WHAT YOU WILL DO: Among the records below, find the line with "Il Gigante Coste" and the line with "肋软骨隆鼻整形整形的效果有没有保障". Set down both and every line between, exactly and with no pictures, but nothing else.

---- RECORDS FOR THIS EXERCISE

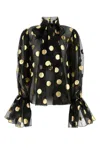 Dolce & Gabbana Silk Organza Lamé Polka Dot Blouse In Printed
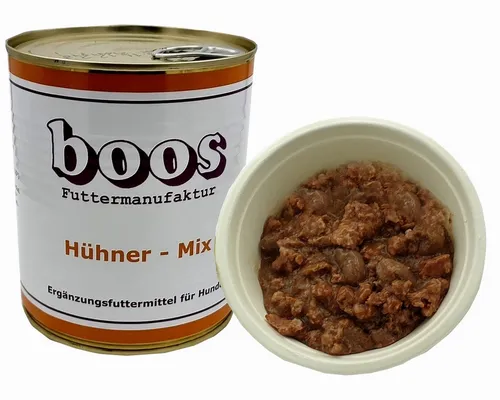Boos Hühner Mix 800g Dose Hundefutter m. Hühnermägen,- herzen,-  leber / barf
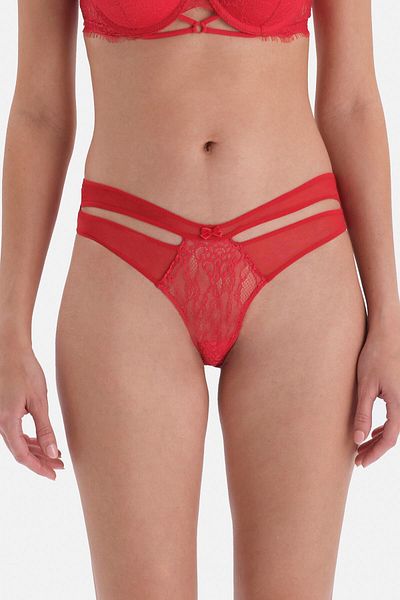 Dagi Rotes brasilianisches Höschen mit tiefem Rückenausschnitt und String-Detail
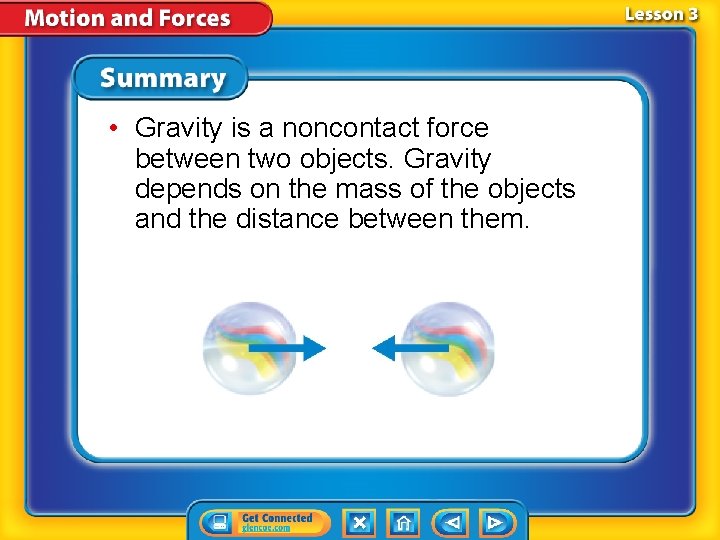  • Gravity is a noncontact force between two objects. Gravity depends on the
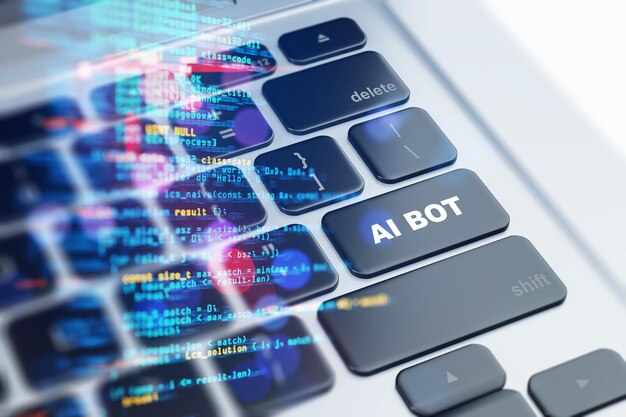 keyboard with highlighted ai bot key and holographic programming code on a light background cyber technology concept 3d rendering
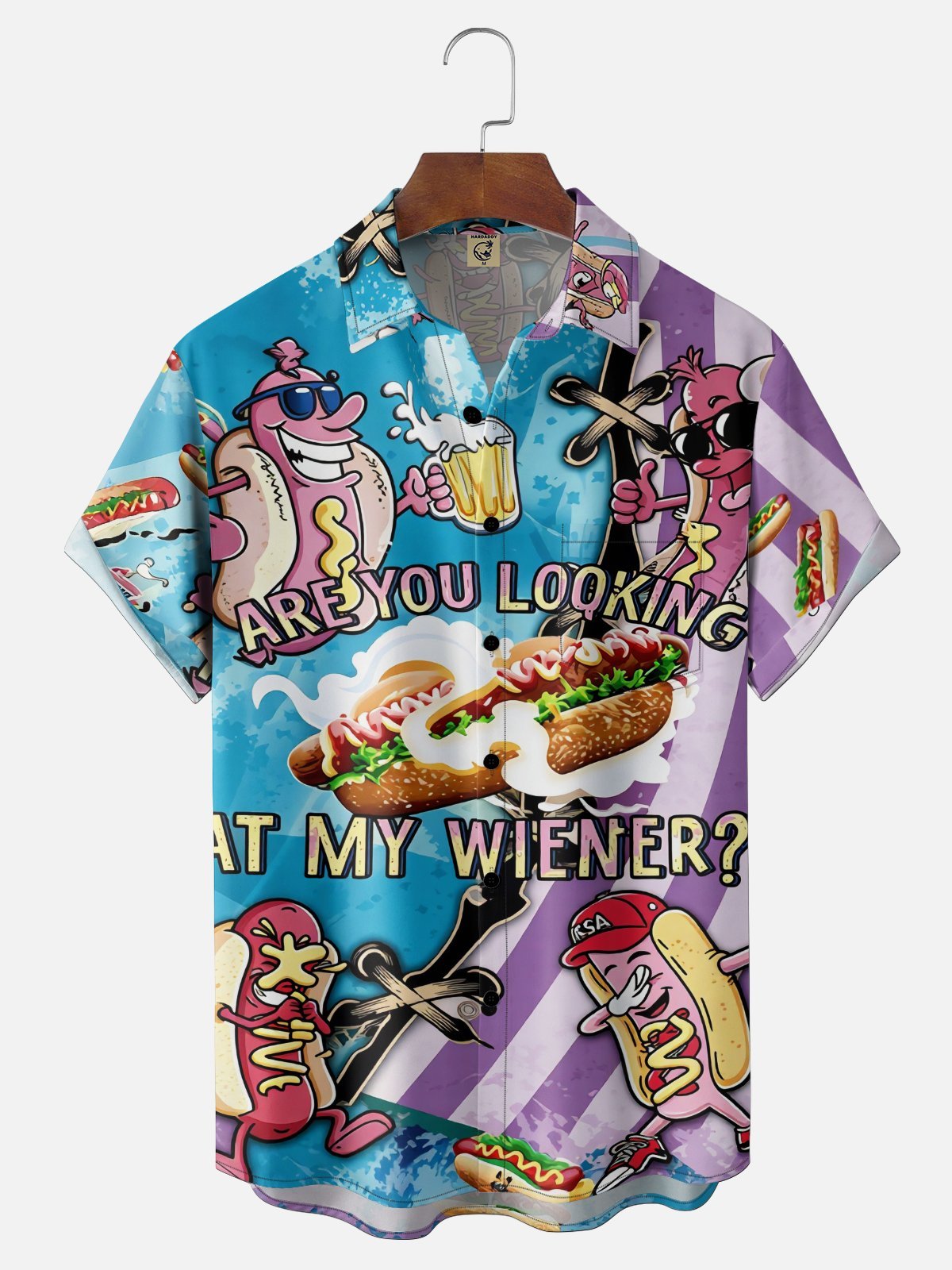 Tall Size Moisture Wicking Fun American Hot Dog Slogan Chest Pocke Holiday Hawaiian Shirt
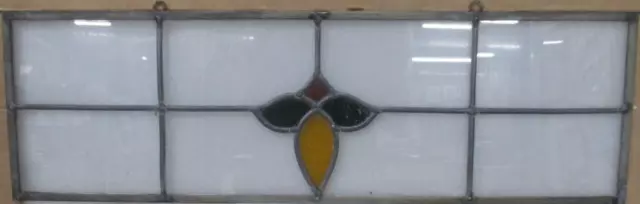 OLD ENGLISH LEADED STAINED GLASS WINDOW Unframed w Hooks Floral 27.25" x 9"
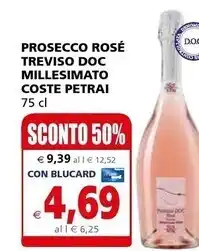 Il Gigante Coste petrai prosecco rosé treviso doc millesimato offerta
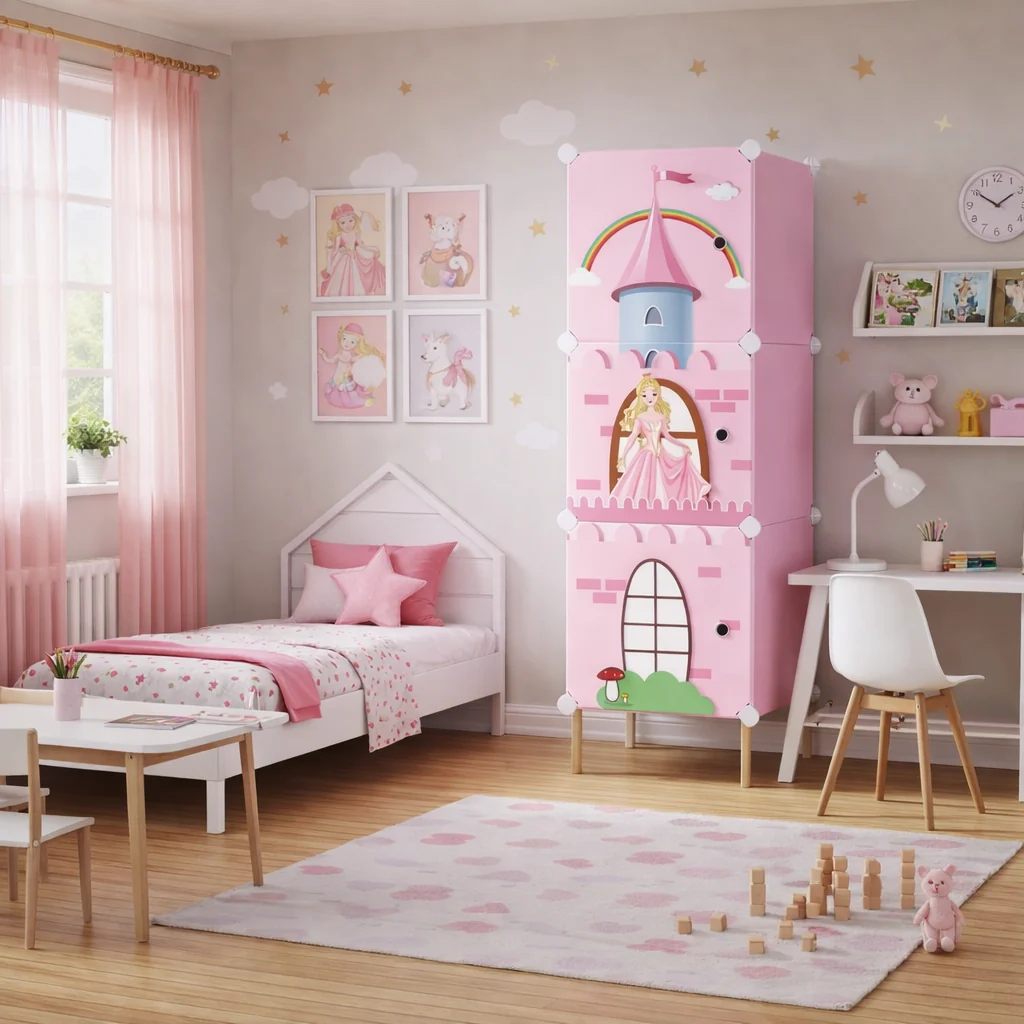 Dulap Modular pentru Copii, 3 Compartimente, 111 × 37 × 37 cm | Polipropilenă, Cadru Metalic | Diferite Modele
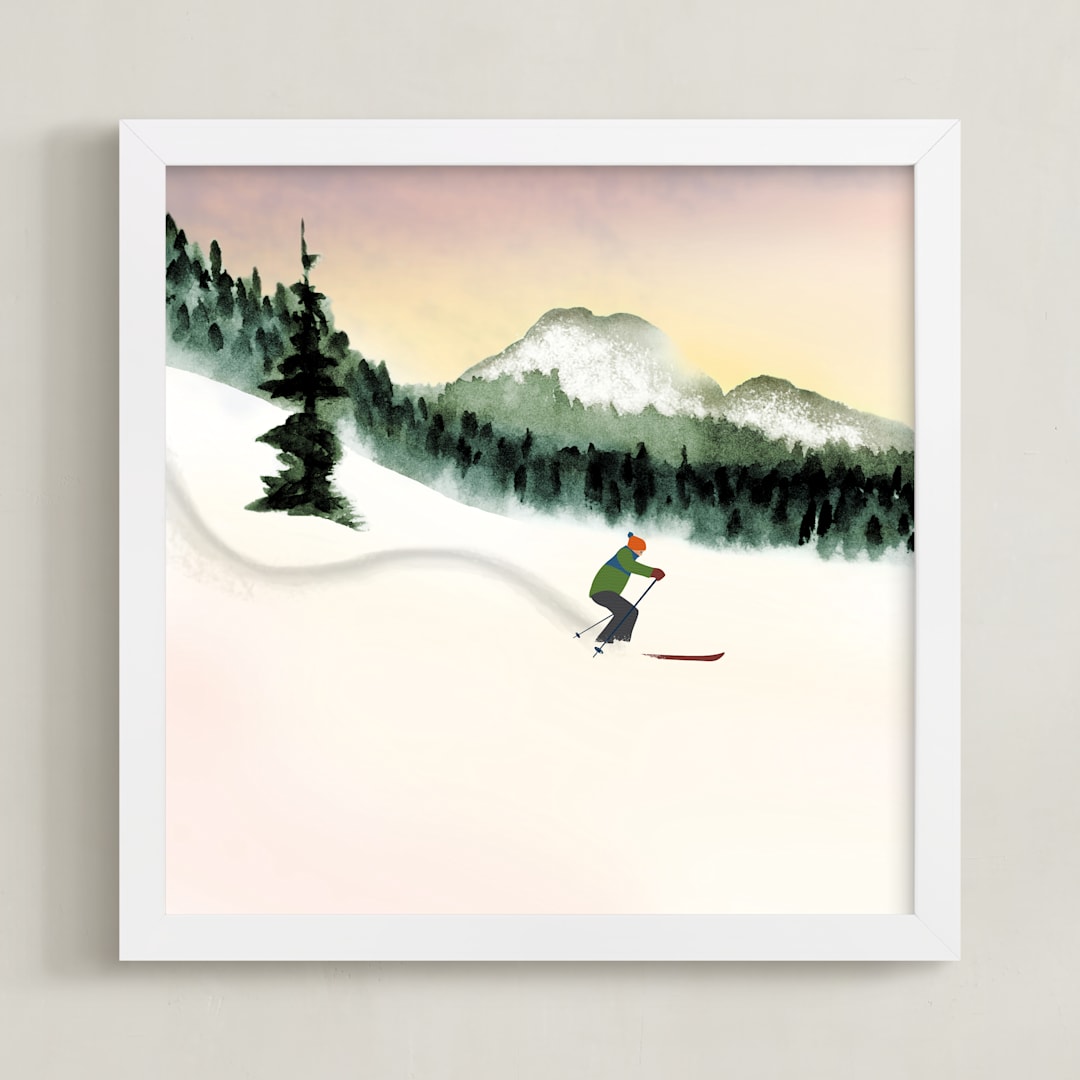 "Fresh Track" - Art Print in Spruce by Shannon - Framed
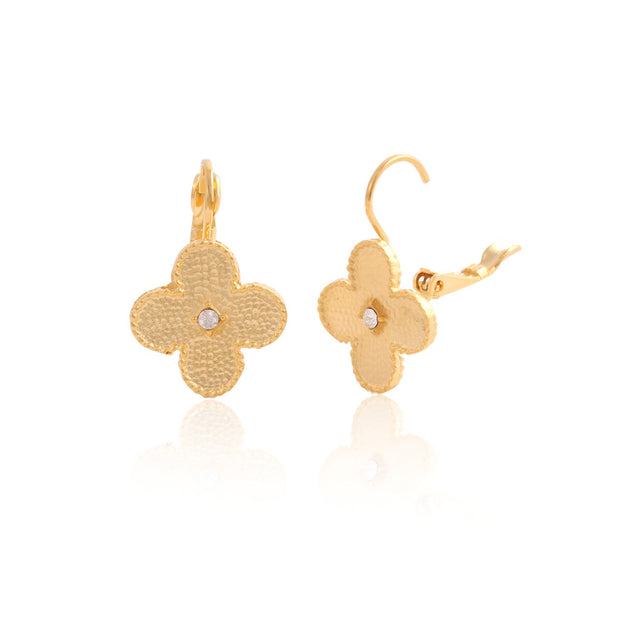 Matte Textured Clove Lever Earring in Yellow Gold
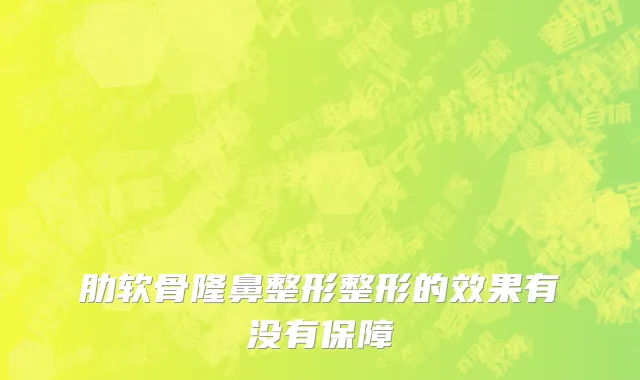 肋软骨隆鼻整形整形的效果有没有保障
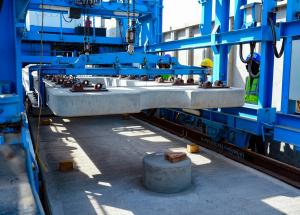 Track slab laying is underway on the viaduct near Vadodara for the Mumbai-Ahmedabad Bullet Train project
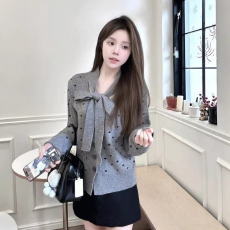 出大货 蝴蝶结系带灰色毛衣开衫外套女2026年春季新款慵懒风上衣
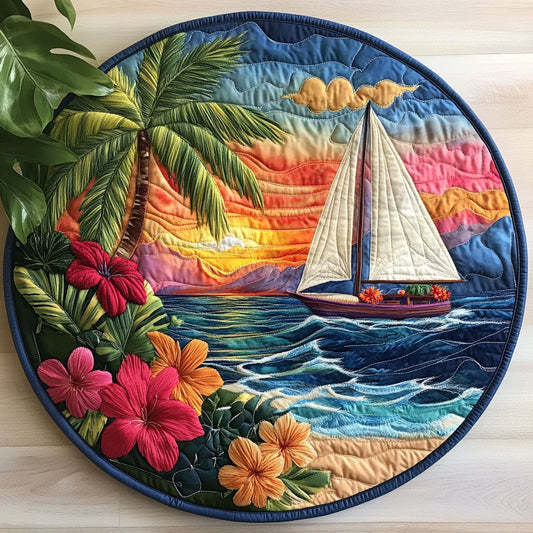 Tropical Beach CW0406049CL Quilted Round Mat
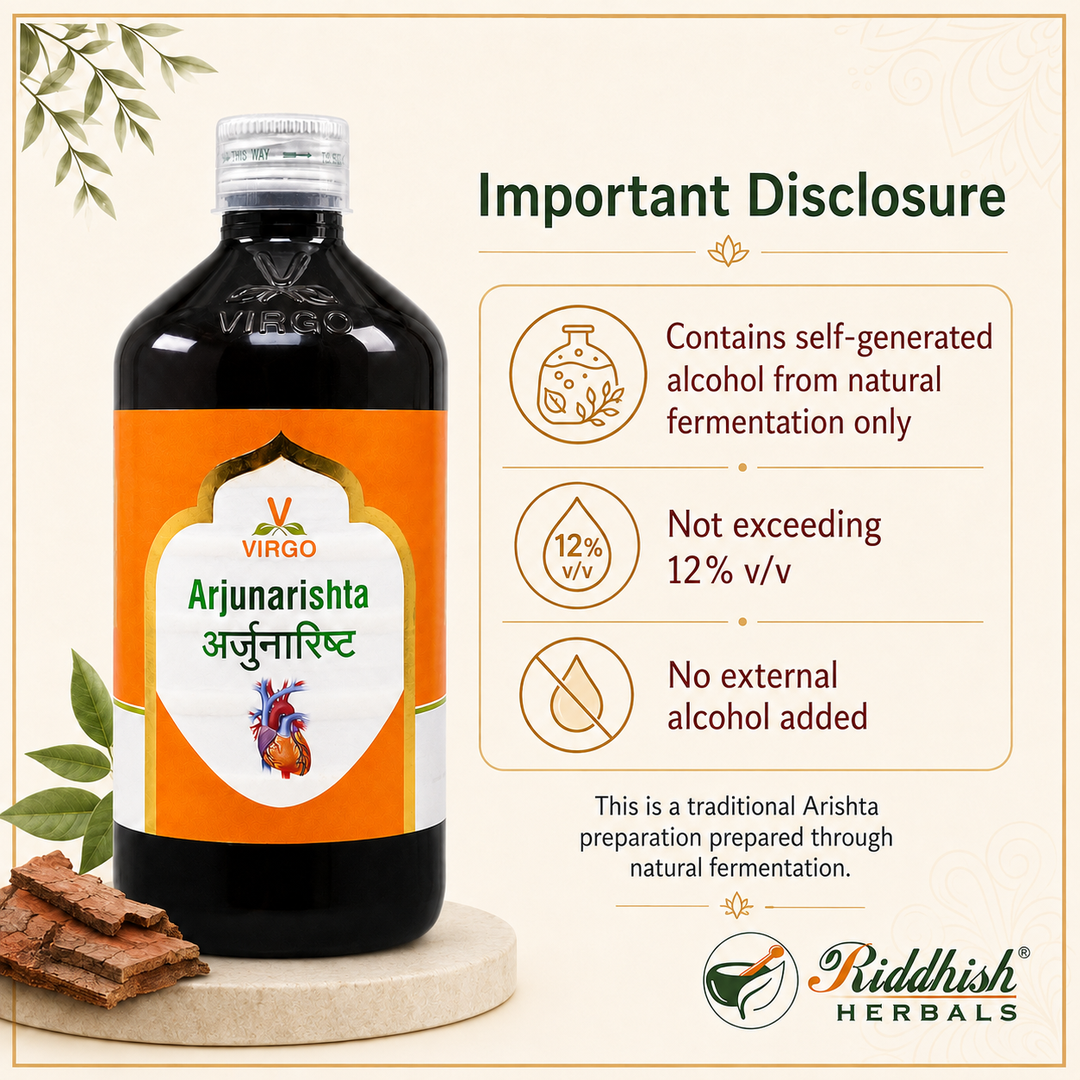 Arjunarishta self generated alcohol natural fermentation not exceeding 12 percent v/v disclosure infographic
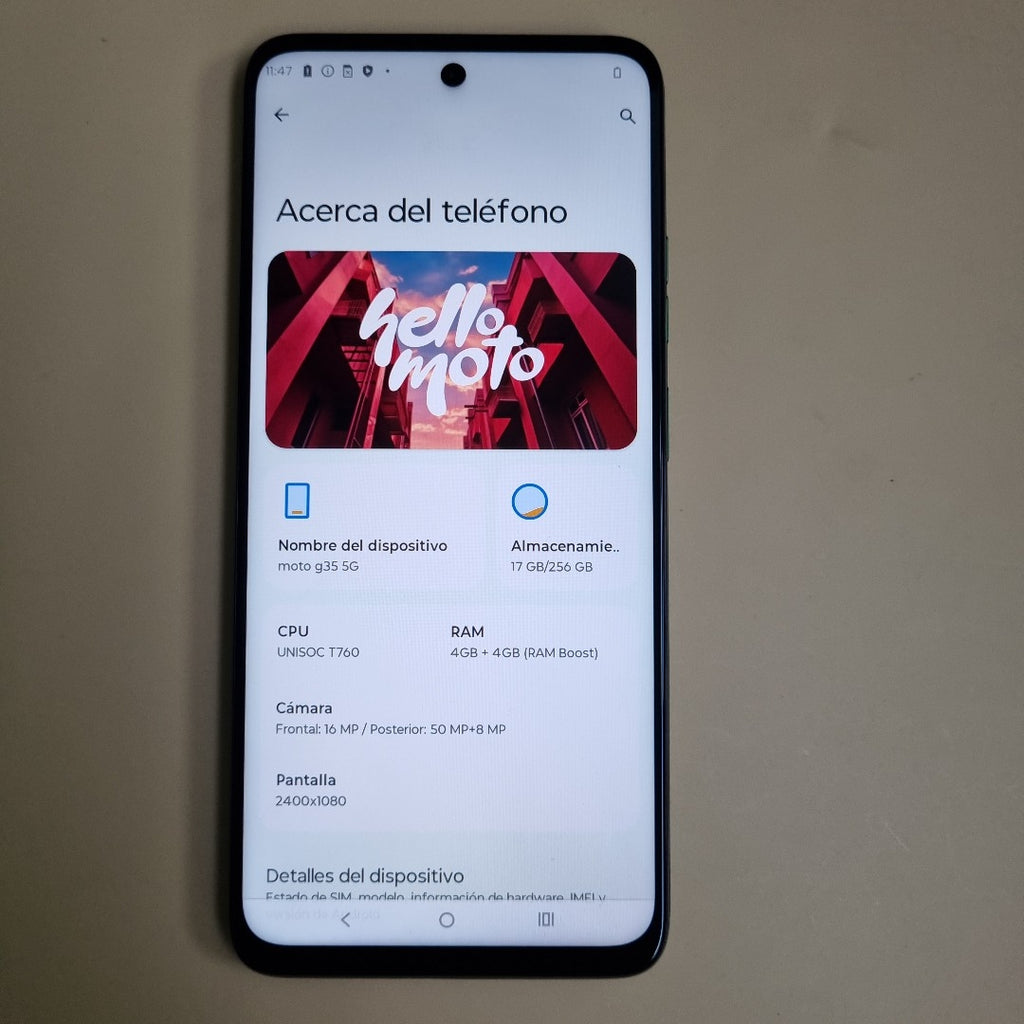 CELULAR MOTOROLA MOTO G35 5G XT2433-2 (2024) 256 GB 4 GB RAM (SEMINUEVO)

--------

EXERCISE ANSWER:
 Il Gigante Coste petrai prosecco rosé treviso doc millesimato offerta
 Dulap Modular pentru Copii, 3 Compartimente, 111 × 37 × 37 cm | Polipropilenă, Cadru Metalic | Diferite Modele
 "Fresh Track" - Art Print in Spruce by Shannon - Framed
 Matte Textured Clove Lever Earring in Yellow Gold
 肋软骨隆鼻整形整形的效果有没有保障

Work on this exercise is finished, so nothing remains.